Nella Mezzaluna fertile (Vicino e Medio Oriente), culla di queste tre religioni, si sviluppano le colture dei cereali, dell'olivo e della vite che saranno i cardini della rivoluzione agricola e forniranno la materia prima per il pane, l'olio e il vino alla base dell'alimentazione delle popolazioni locali. Questi alimenti altamente nutritivi e gradevoli al palato supereranno la loro semplice funzione "fisiologica" per assumere un forte significato simbolico del rapporto dell'uomo con la terra ­ l'agricoltore possiede la terra, il pastore usa la terra ­ ma anche dell'uomo con il cielo, con il divino. Diventa quindi interessante comprendere il valore del comportamento alimentare come segno di identità religiosa, etnica, culturale.
Soffermandoci sul vino, le religioni monoteiste sono concordi nel considerarlo nella sua duplice immagine di elemento buono, portatore di gioia, e di elemento cattivo, che trascina all'ubriachezza.

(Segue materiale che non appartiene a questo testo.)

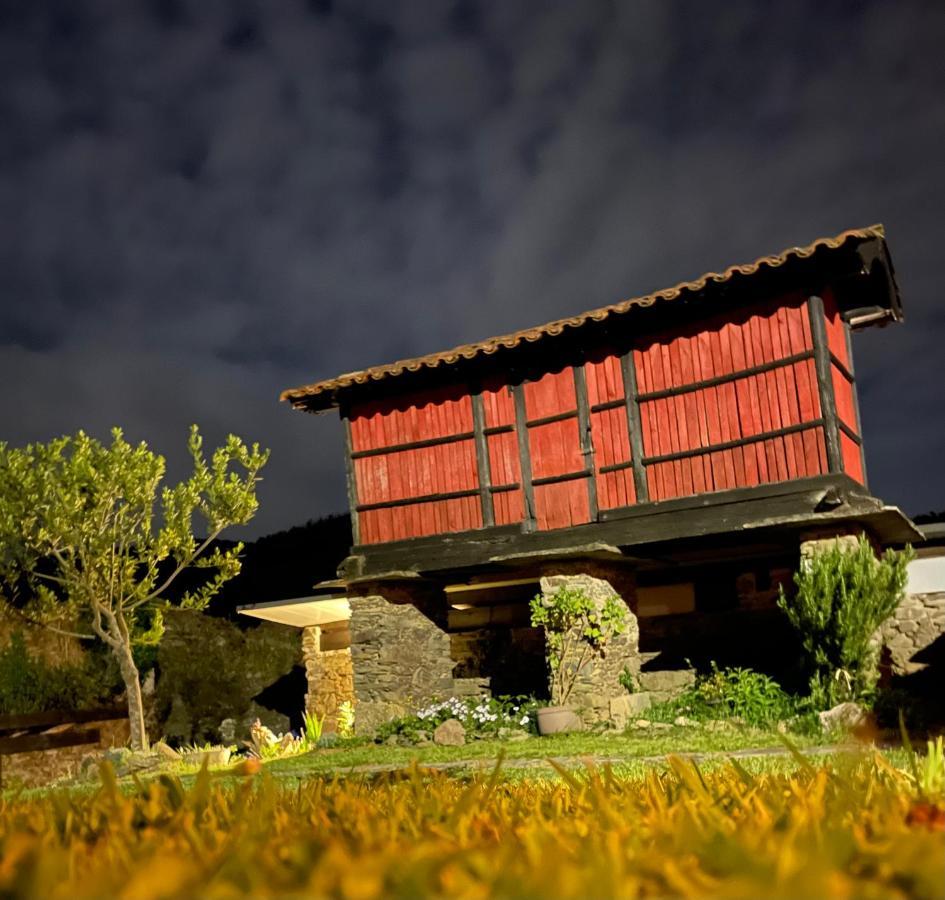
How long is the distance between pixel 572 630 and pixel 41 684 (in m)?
8.36

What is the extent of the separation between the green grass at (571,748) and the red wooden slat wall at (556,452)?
9.72ft

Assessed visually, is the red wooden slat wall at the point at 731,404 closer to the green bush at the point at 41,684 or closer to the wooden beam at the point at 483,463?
the wooden beam at the point at 483,463

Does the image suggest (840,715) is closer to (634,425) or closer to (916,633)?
(916,633)

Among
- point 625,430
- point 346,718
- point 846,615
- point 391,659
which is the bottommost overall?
point 346,718

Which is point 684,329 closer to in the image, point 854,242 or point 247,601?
point 854,242

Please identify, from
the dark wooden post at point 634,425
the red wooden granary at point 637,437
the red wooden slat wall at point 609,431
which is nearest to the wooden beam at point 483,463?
the red wooden granary at point 637,437

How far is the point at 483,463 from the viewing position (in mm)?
13836

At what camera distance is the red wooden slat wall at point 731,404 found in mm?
11336

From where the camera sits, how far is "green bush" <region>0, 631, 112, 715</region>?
14.7 metres

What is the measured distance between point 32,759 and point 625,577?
356 inches

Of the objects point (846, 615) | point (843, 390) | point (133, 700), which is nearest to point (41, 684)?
point (133, 700)


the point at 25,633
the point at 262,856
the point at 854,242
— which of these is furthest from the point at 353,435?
the point at 262,856

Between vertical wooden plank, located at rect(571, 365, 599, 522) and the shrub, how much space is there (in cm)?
293

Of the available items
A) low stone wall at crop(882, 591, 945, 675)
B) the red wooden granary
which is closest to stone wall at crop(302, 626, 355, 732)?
the red wooden granary
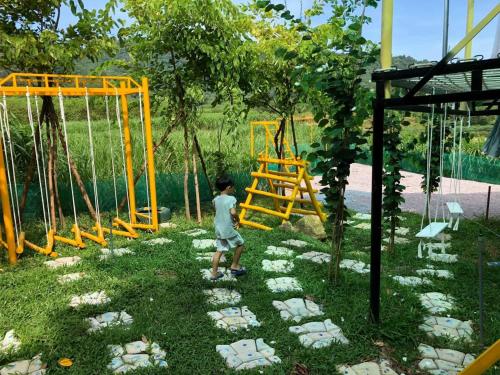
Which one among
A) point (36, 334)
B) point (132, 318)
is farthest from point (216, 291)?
point (36, 334)

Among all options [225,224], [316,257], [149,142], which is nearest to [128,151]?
[149,142]

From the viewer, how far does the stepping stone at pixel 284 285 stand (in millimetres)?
3671

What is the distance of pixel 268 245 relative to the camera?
197 inches

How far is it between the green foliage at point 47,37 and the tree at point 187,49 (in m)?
0.45

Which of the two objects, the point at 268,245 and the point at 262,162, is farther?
the point at 262,162

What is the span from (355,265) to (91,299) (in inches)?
99.6

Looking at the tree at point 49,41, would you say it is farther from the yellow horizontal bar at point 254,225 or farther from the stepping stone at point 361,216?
the stepping stone at point 361,216

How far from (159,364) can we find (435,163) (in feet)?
15.7

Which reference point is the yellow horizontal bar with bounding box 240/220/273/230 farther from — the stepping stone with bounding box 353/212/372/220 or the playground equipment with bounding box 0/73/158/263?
the stepping stone with bounding box 353/212/372/220

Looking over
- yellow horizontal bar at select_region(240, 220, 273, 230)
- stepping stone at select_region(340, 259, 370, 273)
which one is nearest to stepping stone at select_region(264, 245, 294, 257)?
stepping stone at select_region(340, 259, 370, 273)

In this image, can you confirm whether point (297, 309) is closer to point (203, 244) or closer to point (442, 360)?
point (442, 360)

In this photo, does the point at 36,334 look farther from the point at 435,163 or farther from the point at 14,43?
the point at 435,163

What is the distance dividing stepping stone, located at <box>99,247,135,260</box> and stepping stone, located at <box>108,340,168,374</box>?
1.81m

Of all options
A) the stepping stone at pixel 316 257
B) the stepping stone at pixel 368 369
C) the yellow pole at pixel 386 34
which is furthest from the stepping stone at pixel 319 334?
the yellow pole at pixel 386 34
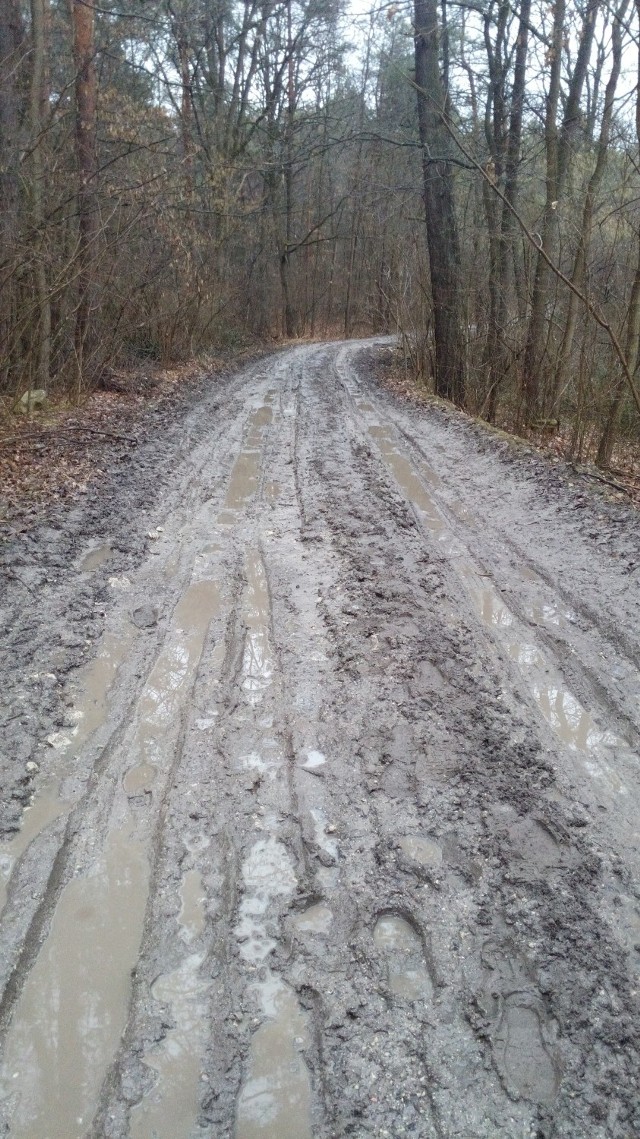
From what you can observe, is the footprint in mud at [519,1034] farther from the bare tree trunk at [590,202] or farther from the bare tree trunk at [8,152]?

L'Islamismo vieta il consumo di vino, o meglio di alcol, proprio per assicurarsi la sobrietà dei fedeli nell'esecuzione delle funzioni religiose ma il Corano descrive giardini adorni di vigneti, parla di pioggia che fa crescere la vite e dischiude l'uva, promette fiumi di vino prelibato. Nell'uso ebraico il vino rientra nella complessa disciplina in materia di cibi che, pur con una graduazione dell'osservanza, impone che essi siano khosher cioè adatti, convenienti. E quindi elaborati da personale autorizzato, utilizzando idonei recipienti. Nel Cristianesimo, nella Bibbia, il vino ha spesso assunto un ruolo centrale quale metafora dello spirito così come la vigna ha rappresentato la comunità o la chiesa. Questa centralità simbolica del vino viene evidenziata nella santa cena o eucaristia. E a dimostrazione dell'importanza che ha avuto questa bevanda per la cristianità, esso è stato anche occasione di divisione tra i tre principali rami del Cristianesimo. A partire dal medioevo la chiesa cattolica romana ha per lungo tempo escluso i laici dall'assunzione del vino nell'eucarestia.
Questa regola è stato rifiutata dai riformatori protestanti del XVI secolo che hanno sostenuto la propria fedeltà ai precetti biblici che prevedevano la cena con pane e vino. Analogamente la chiesa ortodossa ha ribadito, nel suo scisma, la volontà di officiare l'eucarestia con il pane lievitato immerso nel vino.
Sembra incredibile che una bevanda così comune come il vino possa avere alimentato sviluppi concettuali tanto differenti e possa assumere significati simbolici di identità e di appartenenza tanto forti. Ma quello che volevo dire è che, nel nostro tempo futuro, anche il semplice e conviviale gesto di offrire un bicchiere di vino può essere inteso dal nostro interlocutore in maniera profondamente diversa.
Il vino e i cibi sono un dono che riceviamo durante la nostra vita, ma la percezione che ne abbiamo e l'uso che ne facciamo dipendono dal delicato equilibrio tra la nostra responsabilità personale e le regole della società cui apparteniamo.
Una società che oggi si sta rapidamente ampliando e in cui le identità vengono messe in discussione. La comprensione reciproca e "il dovere della differenza condivisa" sono percorsi utili, anche soltanto parlando di vino, per una visione non solo tecnologica o economica della globalizzazione.